Подруги читали журналы и слушали Криса Барбера на маленьком портативном проигрывателе. Когда разъяренная и промокшая Клэр влезла в окно, они покатились со смеху. Они хохотали, когда просили одну из самых юных и робких обитательниц общежития принести для них чай. Они заливались смехом, пока искали большое банное полотенце и готовили для Клэр ванну в большой и обшарпанной ванной комнате в конце коридора.
Они поняли, что одного чая окажется мало, поэтому достали из ящика стола бутылку бренди. Клэр тоже рассмеялась. Она вытерла волосы и вкратце рассказала им свою историю, потягивая чай с капелькой бренди. А потом она легла на третью кровать и уснула.
Валери и Мэри Кэтрин сражались, как две тигрицы, чтобы к ним не подселили третью соседку. Они напомнили монахиням, что Клэр заплатила за место в общежитии до Пасхи, и великодушно предположили, что сестры во Христе не пойдут на обман и не будут взимать двойную арендную плату, так ведь?
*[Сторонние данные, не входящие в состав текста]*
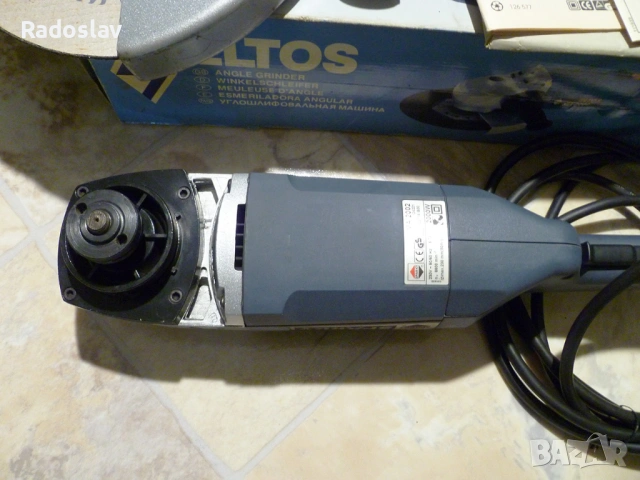 Ъглошлайф SPARKY MA 2002 / 2000W / 230mm, снимка 6 - Ъглошлайфи - 53977819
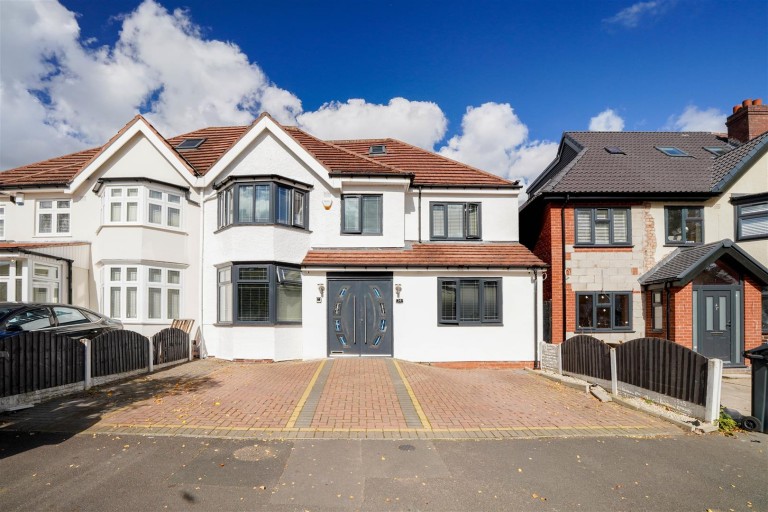 Wycome Road, Hall Green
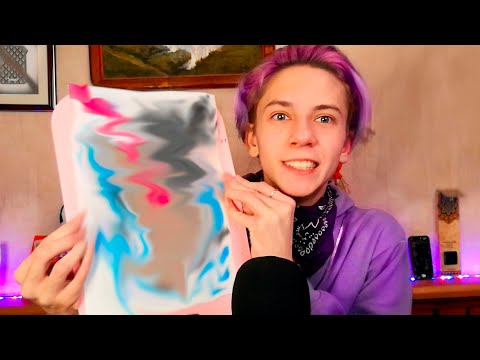 Видео: АСМР РИСУЮ ТЕБЯ 🌠 АСМР ХУДОЖНИК 🌠 Ролевая игра / ASMR DRAWING YOU 🌠 ASMR ARTIST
Мэри Кэтрин втайне была уверена, что Клэр вернется: американка чувствовала, что роман с Дэвидом не продвинется дальше первой базы[18]
. Но когда Клэр с улыбкой устроилась на своей старой кровати, Мэри Кэтрин деликатно промолчала. Как и Валери.– Мне правда жаль. Я выгляжу полной идиоткой, – призналась Клэр.
– Ерунда, сейчас ты выглядишь намного милее, – сказала Валери. – Теперь мы точно знаем, что ты нормальная и больше не проповедуешь мир и покой настоящей любви. От этого всех тошнило.
За утренним кофе Бар принес Дэвиду извинения:
– Вчера вечером я сболтнул лишнего. Я вовсе не хотел проявить неуважение.
– Разумеется. Все в порядке. Спасибо, – пробормотал Дэвид.
– Ты весь какой-то потрепанный. Не сочти за грубость, но с тобой все в порядке?
– Конечно, я в порядке.
Дэвид допил кофе и вернулся к пациентам.
Он потратил около трех часов на уборку квартиры. Вынес весь мусор, включая несъеденную картошку. Утром сходил в магазин и купил чай, кофе, молоко, сахар, кукурузные хлопья, сардины и апельсины. Покупки разложил так аккуратно, как только мог. А еще он купил вазу и оставил ее на столе вместе с запиской:
Дэвид переписывал записку снова и снова, стараясь не использовать избитые фразы. Он пытался выразить то, что чувствовал сам. Но он был подавлен, как никогда прежде, и в конце концов написал так, словно записку сочинял кто-то другой. Возможно, ему следовало просто нарисовать на открытке сердечко или зайти за ней в общежитие вчера ночью. Он позвонил из телефонной будки и попросил соединить его с Мэри Кэтрин. Дежурная монахиня осведомилась, знает ли он, который час, и отрезала, что все юные леди уже в постели. Она предложила оставить сообщение, если случай действительно экстренный. Дэвид повесил трубку. Наверное, он мог сказаться больным, взять выходной и ждать у подножия тайной лестницы, ведь Клэр не могла покинуть общежитие обычным путем. Или нужно было отправиться в холл Университетского колледжа и ждать, пока Клэр не придет на лекции.
Он размышлял об этом почти все утро, пока курсировал между кроватями.
Когда он проходил мимо регистратуры, сотрудник вручил ему записку:
– Только что передали для вас, доктор Пауэр.
Он узнал размашистый, твердый почерк.